Monday, January 31, 2005

May I Take Your Order?

This morning I wrote a routine order in a patient's chart and suddenly thought of the warm, pink beaches of Bermuda. No one observing me at the time could have guessed that as I leaned over the nurse's station I was actually loping down the sandy dunes once again, squinting at mirror images of green sea and sky. What triggered this incongruous memory was an exchange between a tropical reveler and a barman that I heard while perched on a stool in the hotel's oceanfront watering hole:

"I'd like a glass of water, please."

"Yes ma'am...here you are."

"There's no ice in this glass."

"You didn't ask for any."

Looking at the scribbled cursive I had just placed into the chart, I let slip a subtle grin, for I knew the instruction just written would likely be followed precisely - and likely lead to an unhappy patient. Just like the confused Bermudian mixologist, most caregivers carry out orders with the precision of a military color guard, and in my experience following every medical command to the letter can sometimes produce a noticeable knitting of the kindly practitioner's brow. The pen frequently fails to translate the actual intent of an order hatched within the tangles of a doctor's mind, therefore he will allow a certain degree of laxity in its completion, all for the sake of efficiency. He must, however, constantly be on guard during the final decoding of said order, for it takes little effort to bungle the master plan when multiple tests and treatments are being juggled simultaneously in the course of a patient's day.

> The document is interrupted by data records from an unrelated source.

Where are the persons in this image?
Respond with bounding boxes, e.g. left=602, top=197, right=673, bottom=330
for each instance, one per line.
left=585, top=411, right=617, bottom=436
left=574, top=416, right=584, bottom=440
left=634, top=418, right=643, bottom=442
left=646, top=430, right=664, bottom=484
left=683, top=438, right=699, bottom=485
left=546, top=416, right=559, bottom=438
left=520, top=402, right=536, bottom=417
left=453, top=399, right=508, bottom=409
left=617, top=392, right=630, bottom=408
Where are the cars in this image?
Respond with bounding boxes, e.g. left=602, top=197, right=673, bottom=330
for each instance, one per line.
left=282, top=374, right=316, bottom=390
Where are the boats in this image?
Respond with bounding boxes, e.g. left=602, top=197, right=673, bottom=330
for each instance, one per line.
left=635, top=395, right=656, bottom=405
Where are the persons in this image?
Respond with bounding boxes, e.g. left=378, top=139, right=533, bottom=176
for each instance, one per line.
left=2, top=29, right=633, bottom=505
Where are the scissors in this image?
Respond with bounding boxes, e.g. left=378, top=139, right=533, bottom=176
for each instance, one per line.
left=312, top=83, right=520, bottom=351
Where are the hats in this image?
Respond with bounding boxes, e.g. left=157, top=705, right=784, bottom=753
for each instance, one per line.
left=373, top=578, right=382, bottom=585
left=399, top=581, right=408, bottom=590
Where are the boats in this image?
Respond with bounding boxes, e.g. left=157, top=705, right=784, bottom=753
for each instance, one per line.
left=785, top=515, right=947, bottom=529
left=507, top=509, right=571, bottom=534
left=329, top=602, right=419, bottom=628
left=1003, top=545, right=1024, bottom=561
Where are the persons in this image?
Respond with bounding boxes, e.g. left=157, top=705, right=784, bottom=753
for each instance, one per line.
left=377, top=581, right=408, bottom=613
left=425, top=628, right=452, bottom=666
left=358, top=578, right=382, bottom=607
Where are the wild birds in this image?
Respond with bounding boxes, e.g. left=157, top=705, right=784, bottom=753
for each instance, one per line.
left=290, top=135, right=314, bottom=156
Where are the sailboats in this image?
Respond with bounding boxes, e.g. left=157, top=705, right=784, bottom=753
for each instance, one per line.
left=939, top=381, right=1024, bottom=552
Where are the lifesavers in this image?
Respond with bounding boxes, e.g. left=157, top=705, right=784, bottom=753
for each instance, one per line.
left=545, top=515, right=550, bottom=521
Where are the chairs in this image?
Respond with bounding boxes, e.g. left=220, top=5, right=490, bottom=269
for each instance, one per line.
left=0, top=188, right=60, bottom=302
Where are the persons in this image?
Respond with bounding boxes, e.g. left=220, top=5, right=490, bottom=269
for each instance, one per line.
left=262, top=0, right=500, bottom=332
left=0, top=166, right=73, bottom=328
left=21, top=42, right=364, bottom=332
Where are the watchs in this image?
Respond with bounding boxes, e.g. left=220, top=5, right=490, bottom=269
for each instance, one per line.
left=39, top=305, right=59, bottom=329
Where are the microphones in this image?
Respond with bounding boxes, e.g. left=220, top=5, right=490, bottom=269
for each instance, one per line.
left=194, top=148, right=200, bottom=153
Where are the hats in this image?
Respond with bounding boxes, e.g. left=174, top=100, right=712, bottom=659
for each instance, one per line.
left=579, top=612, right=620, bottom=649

As an example I offer the order that evoked the memory of the unloved glass of warm water. The patient in question was a woman whose pain was not relieved by the oral medication oxycodone. The order began as follows:

"Begin morphine sulfate patient-controlled analgesia pump with 4 mg dose", etc. This means the patient will now be able to give herself a shot of morphine by simply pressing a button at the bedside. Beneath that was the accompanying order to discontinue the ineffective pill.

This looks like a fabulous bit of doctoring, except for one small problem. It takes hours for the morphine sulfate pump to be delivered and started, but only a second for the nurse to say to the patient "I'm sorry, but your doctor stopped your pain pill. You'll have to wait for the pump."

Like a chess master scrutinizing the board before him, I pondered the chart until I realized I needed to plan a good three moves in advance in order to ensure that my patient didn't languish while the pharmacy mixed up his analgesic concoction. Therefore, the actual order was written as:

"Discontinue oxycodone after morphine sulfate pump is started."

Simple, isn't it? All one has to do to keep on top of medical orders is to visualize them being carried out and then ask, accompanied by a cartoonish shrug, "What could possibly go wrong?" By taking the time to answer this question, the doctor may prevent any bloopers or frustrating gaps in data collection from occurring. In fact, this trick has led to the appearance of other classic orders such as:

"CT scan of chest in A.M. - to be done after patient has been seen by doctor." (No one likes to round on an empty bed).

"Old records to floor - please send all records, not just most recent hospital stay." (This assures that last year's sojourn in the ICU will be remembered).

"Please check O2 saturation on room air - and record results in chart." (Res ipsa loquitor).

Since the care given in most hospitals is exemplary, these examples, rather than revealing any lapse in patient care, serve mainly to illustrate the intricate workings of the mind of the physician infatuated with obsessiveness. Still, as they say, orders are orders, and if a rather compulsive doctor regards his or her orders as meaningful as the Ten Commandments, all the better for the patient. Therefore let the words in the chart go forth with clarity and pithiness - let no mishap occur due to order befuddlement, or conjecture of the author's intention. Let every order be written as if it were to launch the king's fleet itself - and hopefully in the right direction.

27 Comments:

At 4:39 PM, Anonymous Anonymous said...

maybe it would help if you added emoticons to the charts ;)

-ali

 
At 10:58 PM, Blogger CardioNP said...

Ah, be glad that you don't work in the VA system. It is difficult to write such contingent orders. The computerized ordering system just doesn't have that capability. You likely would have had to maintain the oxycodone order in place until the next day when you came back and d/c it then. Or write a free text order telling pharmacy to d/c the oxcodone once the PCA was going. And god forbid you change someone from say vicodin to oxycodone with a q 4h ATC dosing and the order is written at 9:05 am prior to their recieving the vicodin - the patient won't get his 9 am oxycodone dose unless you make sure pharmacy "back-times" the administration times.
I tried to write an order for IVF to be held if a patient was able to tolerate POs adequately, but to be resumed PRN if his N/V persisted. All it did was create havoc with the pharmacy and nursing staff. The bar coded administration system coupled with the computerized ordering system just complicated things way too much.
While CPRS/BCMA at the VA can do wonderful things, the kinks are not worked out and to be a good provider you MUST think of the potential downside to your orders such as you specified above.